One of the most recent examples we saw came out of UC Davis. Researchers there found that, by compiling and analyzing routine information — blood pressure, respiratory rate, temperature, and white blood cell count — as pulled from EHRs, they were able to predict early stages of sepsis, a condition that is a leading cause of hospitalization and death in the U.S. It took them only three measures — lactate level, blood pressure, and respiratory rate — to calculate the likelihood that a patient would die from the condition.

As of March of this year, the research team was working on a specific, sepsis-risk algorithm that would automatically be calculated in the EHR.

Progressing Kidney Disease

Data from EHRs has also played a key role in predicting the need for dialysis after a patient with chronic kidney disease progresses into kidney failure.

The Journal Of The American Medical Association in 2011 studied patients who were referred to nephrologists between April 1, 2001, and December 31, 2008, in an effort to develop and validate predictive models for the progression of chronic kidney disease.

According to the study, “Our models use laboratory data that are obtained routinely in patients with CKD and could be easily integrated into a laboratory information system or a clinic EHR.” It also notes that emerging literature suggests that the methods lead to “improved patient outcomes with individualized risk prediction and with advances in information technology that allow for easy implementation of risk prediction models as components of EHRs.”

All data for the study where pulled from nephrology clinic EHRs.

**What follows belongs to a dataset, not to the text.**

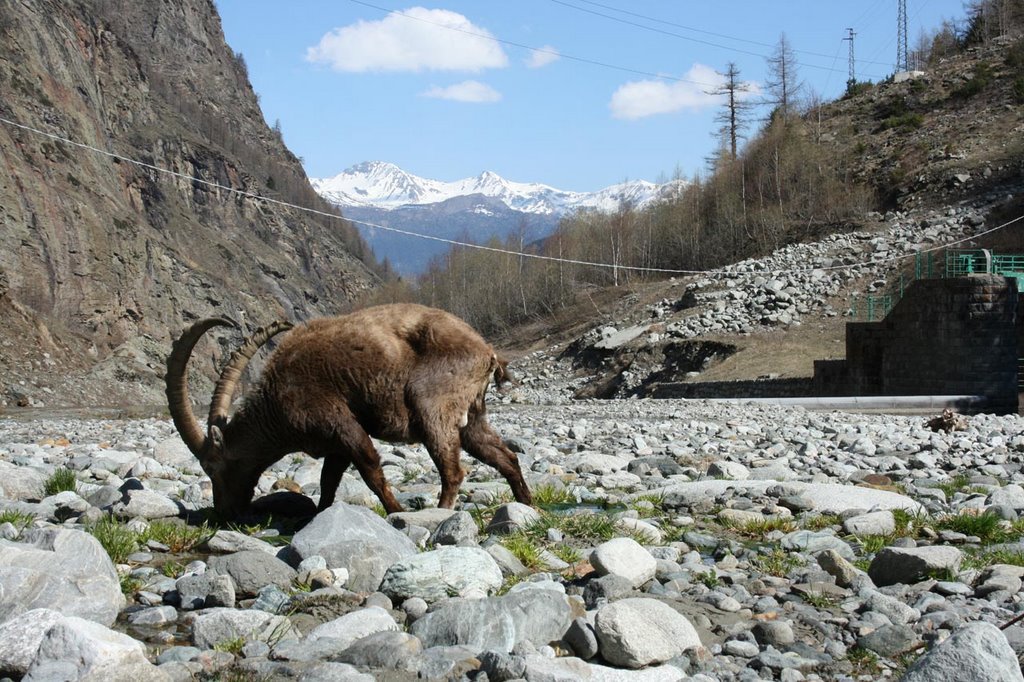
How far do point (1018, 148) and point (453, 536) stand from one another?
2375 inches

Researchers found the use of routinely obtained laboratory tests can accurately predict progression to kidney failure in patients with chronic kidney disease between stages three and five.

Cardiovascular Risk

EHRs have also been used to improve cardiovascular risk prediction. A study (available from the National Institutes Of Health), analyzed whether internal EHR data (using flexible, adaptive statistical methods) could improve clinical risk prediction. The study used the fact that EHRs have been extensively implemented in the VA system as an opportunity for exploration.

It found that, “despite the EHR lacking some risk factors and its imperfect data quality, health care systems may be able to substantially improve risk prediction for their patients by using internally developed EHR-derived models and flexible statistical methodology.”

Controlling Hypertension

Another prevalent health issue in the U.S., hypertension, has seen researchers apply predictive analytics using EHR data to gain more insight into the disease. This study, from the Journal Of Informatics In Health And Biomedicine, sought to identify transition points at which hypertension is brought in, as well as pushed out of, control, through the use of EHR data.

The study of 1294 patients with hypertension (who were enrolled in a chronic disease management program at the Vanderbilt University Medical Center) found that accurate prediction of transition points from a control status could be achieved.

The most notable takeaway from all these examples is that in each one, EHRs were found to not only be a reliable and beneficial method in predicting patient outcomes, but that the analytics themselves were simple to perform and most likely easy to implement on a larger scale. These results spell opportunities for all solutions providers who work in using data analytics to bring improved results to their clients.